**DOCUMENT EXTRACT**
Start-ups like Glean, a ‘work assistant’ for companies, find AI training costs to be exorbitant. (Source: Glean.com)

Companies Create Innovations to Drive Down AI Training Costs

Gasoline, food costs, real estate, and even heating costs are going through the roof. But if you think you have had it rough battling the costs of living lately, wait till you hear how much it costs to use the best AI for your projects.

This week, Will Knight has a piece in wired.com on the rising costs of AI around the world. For instance:

CALVIN QI, who works at a search startup called Glean, would love to use the latest artificial intelligence algorithms to improve his company’s products. Glean provides tools for searching through applications like Gmail, Slack, and Salesforce. Qi says new AI techniques for parsing language would help Glean’s customers unearth the right file or conversation a lot faster.

Training an AI algorithm costs several million dollars, so Glean uses smaller, less capable AI models that can’t extract as much meaning from text. Imagine the amount of information that goes undiscovered due to the rising costs companies like Glean are missing out on.

**EXERCISE DATA**
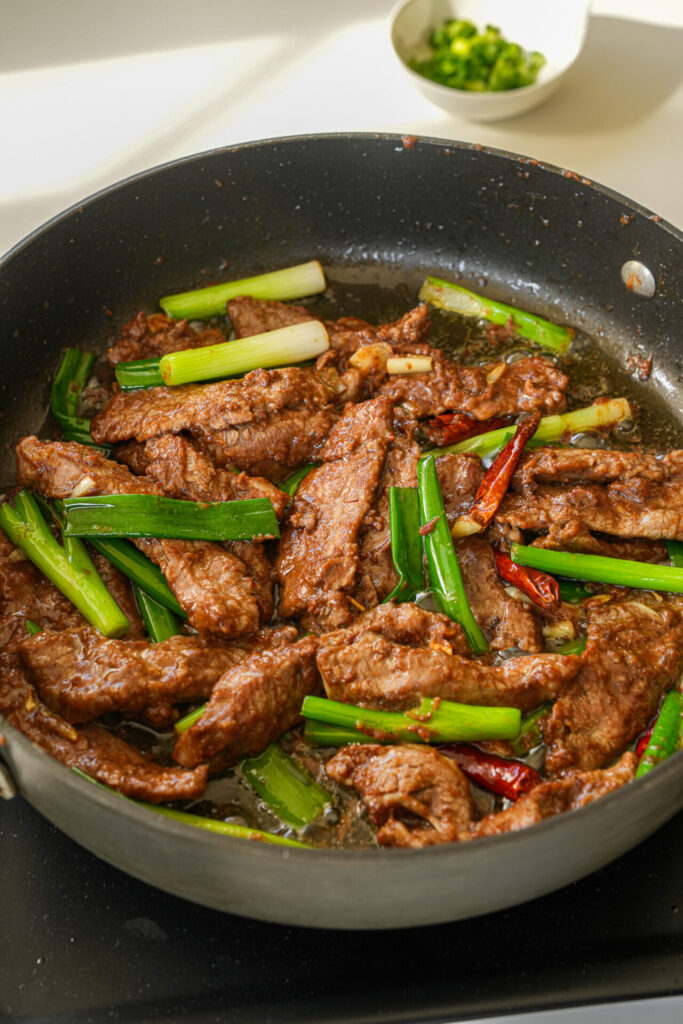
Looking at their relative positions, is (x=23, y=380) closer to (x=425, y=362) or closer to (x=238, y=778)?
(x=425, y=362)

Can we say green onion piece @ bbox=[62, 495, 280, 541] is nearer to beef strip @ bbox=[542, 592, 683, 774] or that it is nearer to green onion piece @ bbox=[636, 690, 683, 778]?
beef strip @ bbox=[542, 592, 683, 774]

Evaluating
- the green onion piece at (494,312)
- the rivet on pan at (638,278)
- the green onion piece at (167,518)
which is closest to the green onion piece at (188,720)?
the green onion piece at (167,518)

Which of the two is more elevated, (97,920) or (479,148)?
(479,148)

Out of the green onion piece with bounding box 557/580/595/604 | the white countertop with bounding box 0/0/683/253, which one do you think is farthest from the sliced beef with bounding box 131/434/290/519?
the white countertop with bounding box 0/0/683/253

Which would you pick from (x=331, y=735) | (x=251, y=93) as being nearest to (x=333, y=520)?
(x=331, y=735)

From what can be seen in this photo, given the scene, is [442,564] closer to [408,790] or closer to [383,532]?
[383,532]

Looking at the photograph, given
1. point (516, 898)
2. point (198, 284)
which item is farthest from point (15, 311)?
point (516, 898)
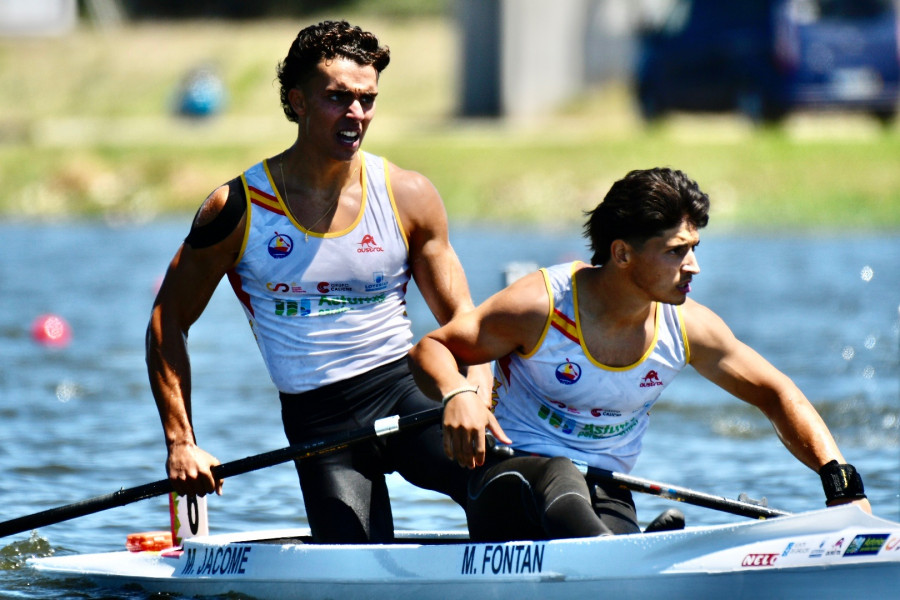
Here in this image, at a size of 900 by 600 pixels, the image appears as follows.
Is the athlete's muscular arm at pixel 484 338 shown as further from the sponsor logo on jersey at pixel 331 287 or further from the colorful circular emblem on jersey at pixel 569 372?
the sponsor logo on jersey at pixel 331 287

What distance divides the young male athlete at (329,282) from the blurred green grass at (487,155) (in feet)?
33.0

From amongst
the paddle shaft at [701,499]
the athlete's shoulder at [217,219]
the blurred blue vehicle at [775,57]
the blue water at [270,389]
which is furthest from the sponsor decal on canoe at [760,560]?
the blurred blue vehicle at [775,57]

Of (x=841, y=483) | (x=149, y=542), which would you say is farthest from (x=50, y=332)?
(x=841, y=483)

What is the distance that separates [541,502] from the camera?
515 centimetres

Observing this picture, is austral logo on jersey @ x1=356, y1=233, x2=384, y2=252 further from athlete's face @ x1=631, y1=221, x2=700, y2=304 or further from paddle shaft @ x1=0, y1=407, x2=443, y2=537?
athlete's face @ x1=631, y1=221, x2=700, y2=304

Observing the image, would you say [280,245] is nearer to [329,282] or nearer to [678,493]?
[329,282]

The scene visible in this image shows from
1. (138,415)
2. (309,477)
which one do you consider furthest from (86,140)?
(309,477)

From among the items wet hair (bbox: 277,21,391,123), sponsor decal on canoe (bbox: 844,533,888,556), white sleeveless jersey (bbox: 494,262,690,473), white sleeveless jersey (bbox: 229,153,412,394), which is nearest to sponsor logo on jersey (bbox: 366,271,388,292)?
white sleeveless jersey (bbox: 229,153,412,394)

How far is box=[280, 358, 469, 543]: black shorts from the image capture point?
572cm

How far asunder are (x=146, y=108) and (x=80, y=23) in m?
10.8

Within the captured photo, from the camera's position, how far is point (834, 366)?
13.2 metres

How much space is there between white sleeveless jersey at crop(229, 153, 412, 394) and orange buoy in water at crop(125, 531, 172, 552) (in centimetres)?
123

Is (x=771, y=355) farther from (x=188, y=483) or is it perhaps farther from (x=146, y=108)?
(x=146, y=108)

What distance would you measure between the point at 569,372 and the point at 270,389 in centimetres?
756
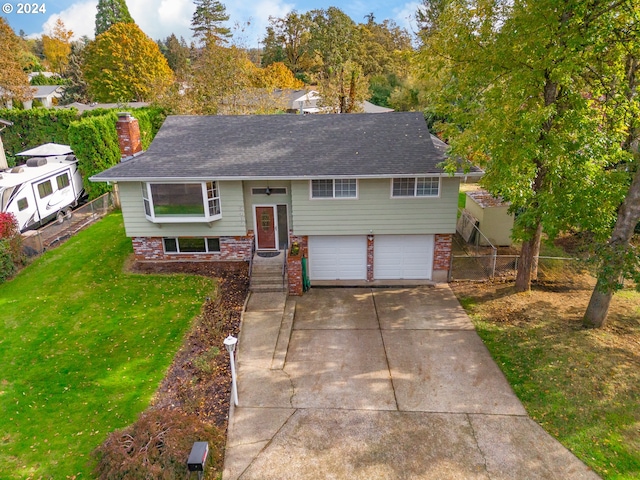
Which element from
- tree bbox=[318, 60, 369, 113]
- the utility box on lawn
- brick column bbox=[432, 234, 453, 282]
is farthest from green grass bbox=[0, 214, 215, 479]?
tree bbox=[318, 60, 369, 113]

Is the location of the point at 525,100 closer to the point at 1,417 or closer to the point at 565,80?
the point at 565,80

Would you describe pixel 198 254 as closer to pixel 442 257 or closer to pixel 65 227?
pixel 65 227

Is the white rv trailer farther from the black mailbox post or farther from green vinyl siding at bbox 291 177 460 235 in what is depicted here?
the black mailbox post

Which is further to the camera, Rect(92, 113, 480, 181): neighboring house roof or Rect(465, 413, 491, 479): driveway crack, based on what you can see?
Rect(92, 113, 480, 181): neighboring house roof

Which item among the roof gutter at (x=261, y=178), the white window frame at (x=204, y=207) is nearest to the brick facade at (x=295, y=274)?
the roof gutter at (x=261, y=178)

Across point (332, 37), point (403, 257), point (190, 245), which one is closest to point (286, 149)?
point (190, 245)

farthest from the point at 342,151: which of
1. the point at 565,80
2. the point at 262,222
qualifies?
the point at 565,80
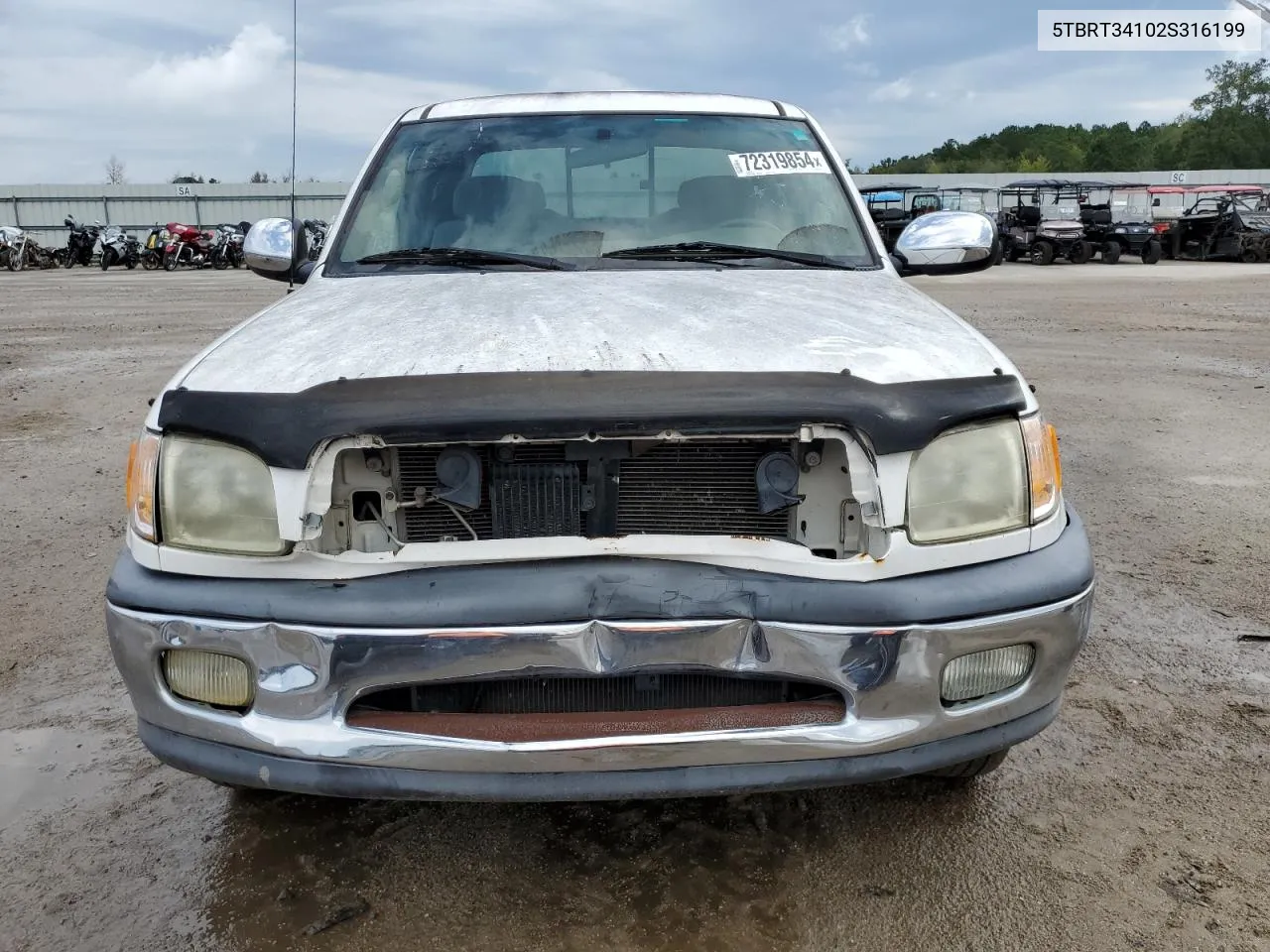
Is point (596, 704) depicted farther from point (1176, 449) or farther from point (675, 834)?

**TASKS FOR THIS EXERCISE**
1. In the article on AI training costs, what kind of tools does Glean provide?
2. Resume the article on AI training costs, picking up right after its final sentence.
This data comes from a different source than the article on AI training costs.

**TASK RESPONSES**
1. Tools for searching through applications like Gmail, Slack, and Salesforce.

2.
Next Knight goes on to explain the best AI on the market which is called GPT-3. And it is costly.

Consider OpenAI’s language model GPT-3, a large, mathematically simulated neural network that was fed reams of text scraped from the web. GPT-3 can find statistical patterns that predict, with striking coherence, which words should follow others. Out of the box, GPT-3 is significantly better than previous AI models at tasks such as answering questions, summarizing text, and correcting grammatical errors. By one measure, it is 1,000 times more capable than its predecessor, GPT-2. But training GPT-3 costs, by some estimates, almost $5 million.

It’s hard to come up with that kind of financial support on an unproven project.

“If GPT-3 were accessible and cheap, it would totally supercharge our search engine,” Qi says. “That would be really, really powerful.”

Cloud Costs Are Sky High

Big companies have, of course, always had advantages in terms of budget, scale, and reach. Large amounts of computer power are critical in industries like drug discovery. Getting access to that much cloud power is costly.

Dan McCreary leads a team within one division of Optum, a health IT company, that uses language models to analyze transcripts of calls in order to identify higher-risk patients or recommend referrals. He says even training a language model that is one-thousandth the size of GPT-3 can quickly eat up the team’s budget. Models need to be trained for specific tasks and can cost more than $50,000, paid to cloud computing companies to rent their computers and programs.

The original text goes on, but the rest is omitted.